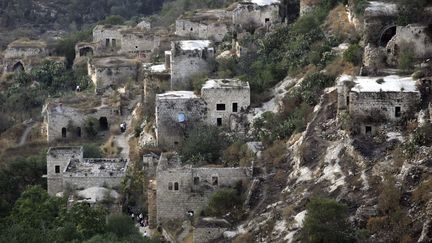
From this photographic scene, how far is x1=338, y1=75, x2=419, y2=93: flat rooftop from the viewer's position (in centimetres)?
3206

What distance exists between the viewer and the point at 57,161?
37.8 meters

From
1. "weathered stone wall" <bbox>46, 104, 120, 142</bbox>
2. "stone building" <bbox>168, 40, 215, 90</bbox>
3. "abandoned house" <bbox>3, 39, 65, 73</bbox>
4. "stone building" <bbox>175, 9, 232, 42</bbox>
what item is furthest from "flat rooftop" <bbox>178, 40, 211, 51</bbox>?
Answer: "abandoned house" <bbox>3, 39, 65, 73</bbox>

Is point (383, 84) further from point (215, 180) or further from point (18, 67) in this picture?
point (18, 67)

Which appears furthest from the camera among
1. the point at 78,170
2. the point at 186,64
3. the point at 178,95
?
the point at 186,64

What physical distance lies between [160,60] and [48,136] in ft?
22.4

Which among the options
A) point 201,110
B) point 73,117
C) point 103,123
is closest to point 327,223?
point 201,110

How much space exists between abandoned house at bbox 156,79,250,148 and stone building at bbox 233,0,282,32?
7.21 metres

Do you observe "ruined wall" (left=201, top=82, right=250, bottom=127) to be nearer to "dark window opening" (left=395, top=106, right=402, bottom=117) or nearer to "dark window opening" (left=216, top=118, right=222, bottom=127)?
"dark window opening" (left=216, top=118, right=222, bottom=127)

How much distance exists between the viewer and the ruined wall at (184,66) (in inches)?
1640

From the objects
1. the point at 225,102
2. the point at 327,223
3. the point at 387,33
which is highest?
the point at 387,33

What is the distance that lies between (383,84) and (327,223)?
732 centimetres

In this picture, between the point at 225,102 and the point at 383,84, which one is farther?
the point at 225,102

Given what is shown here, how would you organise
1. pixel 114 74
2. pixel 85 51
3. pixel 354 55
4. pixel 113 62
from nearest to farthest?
pixel 354 55
pixel 114 74
pixel 113 62
pixel 85 51

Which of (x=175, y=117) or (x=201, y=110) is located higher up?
(x=201, y=110)
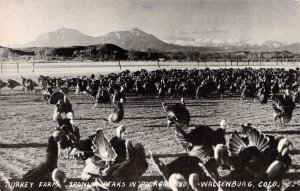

#####

Please rewrite all of the entries above, replacing "stone building" with "stone structure" and keeping everything else the same. Leave the pictures out of your answer.

From this photographic scene, how far is x1=338, y1=75, x2=419, y2=93: flat rooftop from the viewer's position (in centimetres)?
3206

What distance exists between the viewer and the point at 57,161?
37.8 meters

From
1. "weathered stone wall" <bbox>46, 104, 120, 142</bbox>
2. "stone structure" <bbox>168, 40, 215, 90</bbox>
3. "abandoned house" <bbox>3, 39, 65, 73</bbox>
4. "stone structure" <bbox>175, 9, 232, 42</bbox>
what item is furthest from "flat rooftop" <bbox>178, 40, 211, 51</bbox>?
Answer: "abandoned house" <bbox>3, 39, 65, 73</bbox>

Is point (383, 84) further from point (215, 180) or further from point (18, 67) in this picture?
point (18, 67)

Which appears furthest from the camera among
1. the point at 78,170
2. the point at 186,64
3. the point at 178,95
?
the point at 186,64

What physical distance lies between [160,60] and [48,136] in ft?
22.4

Which among the options
A) point 201,110
B) point 73,117
C) point 103,123
is closest to point 327,223?
point 201,110

How much space exists between abandoned house at bbox 156,79,250,148 and stone structure at bbox 233,0,282,32?
7.21 metres

Do you observe "ruined wall" (left=201, top=82, right=250, bottom=127) to be nearer to "dark window opening" (left=395, top=106, right=402, bottom=117) or nearer to "dark window opening" (left=216, top=118, right=222, bottom=127)?
"dark window opening" (left=216, top=118, right=222, bottom=127)

How much distance exists between the viewer and the ruined wall at (184,66) (in inches)?
1640

From the objects
1. the point at 225,102
2. the point at 327,223
3. the point at 387,33
which is highest?
the point at 387,33

What is the distance that lies between (383,84) and (327,223)?
732 centimetres

In this picture, between the point at 225,102 and the point at 383,84, which one is farther?
the point at 225,102

Given what is shown here, how would you organise
1. pixel 114 74
2. pixel 85 51
3. pixel 354 55
4. pixel 113 62
from nearest to farthest?
pixel 354 55
pixel 114 74
pixel 113 62
pixel 85 51

Which of (x=175, y=117) or (x=201, y=110) is located higher up?
(x=201, y=110)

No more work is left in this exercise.